- [Text extract]
..........

# Keeping Crocs?



## snakeluvver (Oct 17, 2010)

Hi I was just curious, does anybody here own a crocodile? Where on earth do you keep it?! I'm not planning on getting a croc, I'm just curious.


----------



## snakeluvver (Oct 17, 2010)

I wish I could get one, but I live in QLD


----------



## Kristy_07 (Oct 17, 2010)

Get your beardie first, SL


----------



## AaronR (Oct 17, 2010)

Hi SL i have a 3.5 year old freshwater croc (actually looking to swap it atm not for size or anything just want to specialise in species i can breed) it is kept in a 6x2x2 tank, with all heating and filtration needs. feeds extremely well on goldfish, chicken heart, mice,rats roo meat and well anything bloody.


----------



## snakeluvver (Oct 17, 2010)

AaronR said:


> Hi SL i have a 3.5 year old freshwater croc (actually looking to swap it atm not for size or anything just want to specialise in species i can breed) it is kept in a 6x2x2 tank, with all heating and filtration needs. feeds extremely well on goldfish, chicken heart, mice,rats roo meat and well anything bloody.


 Cant keep them in QLD can you? Cos I'm in QLD. I'm quite sure they're illegal here?


----------



## Pythoninfinite (Oct 17, 2010)

snakeluvver said:


> I wish I could get one, but I live in QLD



Now, now sl... don't undo all the good work we've done in the last day or so... crocs are not for newbies...

..........

- [Required task 1] In the forum thread on keeping crocs, what size tank does AaronR keep his freshwater croc in?

- [Dataset excerpt]
..........

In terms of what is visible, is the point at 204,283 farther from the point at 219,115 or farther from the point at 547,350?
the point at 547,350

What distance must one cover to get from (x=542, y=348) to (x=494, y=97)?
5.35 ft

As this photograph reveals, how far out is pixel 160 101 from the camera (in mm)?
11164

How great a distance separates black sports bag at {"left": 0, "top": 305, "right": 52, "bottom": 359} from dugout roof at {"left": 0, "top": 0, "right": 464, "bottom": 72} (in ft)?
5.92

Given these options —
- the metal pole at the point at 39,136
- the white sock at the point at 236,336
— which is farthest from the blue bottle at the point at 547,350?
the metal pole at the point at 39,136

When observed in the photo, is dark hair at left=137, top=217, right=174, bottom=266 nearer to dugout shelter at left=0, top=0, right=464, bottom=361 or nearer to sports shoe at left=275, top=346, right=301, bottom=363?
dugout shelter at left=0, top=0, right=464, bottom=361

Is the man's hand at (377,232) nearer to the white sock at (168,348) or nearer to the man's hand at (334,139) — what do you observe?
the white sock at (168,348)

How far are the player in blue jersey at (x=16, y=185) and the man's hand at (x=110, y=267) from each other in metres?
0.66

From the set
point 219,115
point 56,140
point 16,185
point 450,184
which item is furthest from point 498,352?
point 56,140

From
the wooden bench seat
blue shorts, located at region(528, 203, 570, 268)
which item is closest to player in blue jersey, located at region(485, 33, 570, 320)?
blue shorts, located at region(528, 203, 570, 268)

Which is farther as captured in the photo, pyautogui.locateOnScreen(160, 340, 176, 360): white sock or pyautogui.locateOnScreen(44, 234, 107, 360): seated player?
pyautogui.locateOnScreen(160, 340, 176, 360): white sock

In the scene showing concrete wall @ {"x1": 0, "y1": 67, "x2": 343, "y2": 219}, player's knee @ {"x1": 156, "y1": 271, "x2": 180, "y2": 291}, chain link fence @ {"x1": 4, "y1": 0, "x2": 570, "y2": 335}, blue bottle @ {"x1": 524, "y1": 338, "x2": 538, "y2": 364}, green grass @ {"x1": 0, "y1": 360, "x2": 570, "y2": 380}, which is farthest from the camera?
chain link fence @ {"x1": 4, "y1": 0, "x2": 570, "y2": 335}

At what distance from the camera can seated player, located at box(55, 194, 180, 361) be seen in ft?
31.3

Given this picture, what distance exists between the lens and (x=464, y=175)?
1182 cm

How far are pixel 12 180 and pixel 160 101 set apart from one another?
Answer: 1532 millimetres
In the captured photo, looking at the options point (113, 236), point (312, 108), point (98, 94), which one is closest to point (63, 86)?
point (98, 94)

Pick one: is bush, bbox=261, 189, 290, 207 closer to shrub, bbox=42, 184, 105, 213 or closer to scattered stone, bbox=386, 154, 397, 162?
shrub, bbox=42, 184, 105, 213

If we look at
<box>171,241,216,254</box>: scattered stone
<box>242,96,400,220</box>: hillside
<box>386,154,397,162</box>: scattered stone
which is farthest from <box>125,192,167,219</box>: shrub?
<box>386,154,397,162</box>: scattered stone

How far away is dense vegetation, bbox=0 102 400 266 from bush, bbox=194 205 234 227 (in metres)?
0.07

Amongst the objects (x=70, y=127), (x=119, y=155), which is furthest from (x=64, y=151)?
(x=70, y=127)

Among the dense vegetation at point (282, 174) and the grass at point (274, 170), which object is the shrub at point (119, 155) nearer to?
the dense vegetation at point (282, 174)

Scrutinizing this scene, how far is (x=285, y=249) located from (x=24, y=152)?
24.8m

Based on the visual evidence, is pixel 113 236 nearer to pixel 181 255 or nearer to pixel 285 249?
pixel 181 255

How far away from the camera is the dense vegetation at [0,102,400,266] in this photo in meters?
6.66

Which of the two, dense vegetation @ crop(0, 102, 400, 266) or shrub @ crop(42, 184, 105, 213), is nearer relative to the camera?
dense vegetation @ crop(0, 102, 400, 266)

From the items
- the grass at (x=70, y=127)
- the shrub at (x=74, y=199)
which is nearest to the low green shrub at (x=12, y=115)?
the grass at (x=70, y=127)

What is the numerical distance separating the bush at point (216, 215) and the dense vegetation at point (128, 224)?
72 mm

..........

- [Required task 2] Extract every line of the records that contains the string "furthest", treating uppercase and lowercase as different.

- [Complete answer 1] A 6x2x2 tank.

- [Complete answer 2]
which item is furthest from point 498,352?
Amongst the objects (x=70, y=127), (x=119, y=155), which is furthest from (x=64, y=151)?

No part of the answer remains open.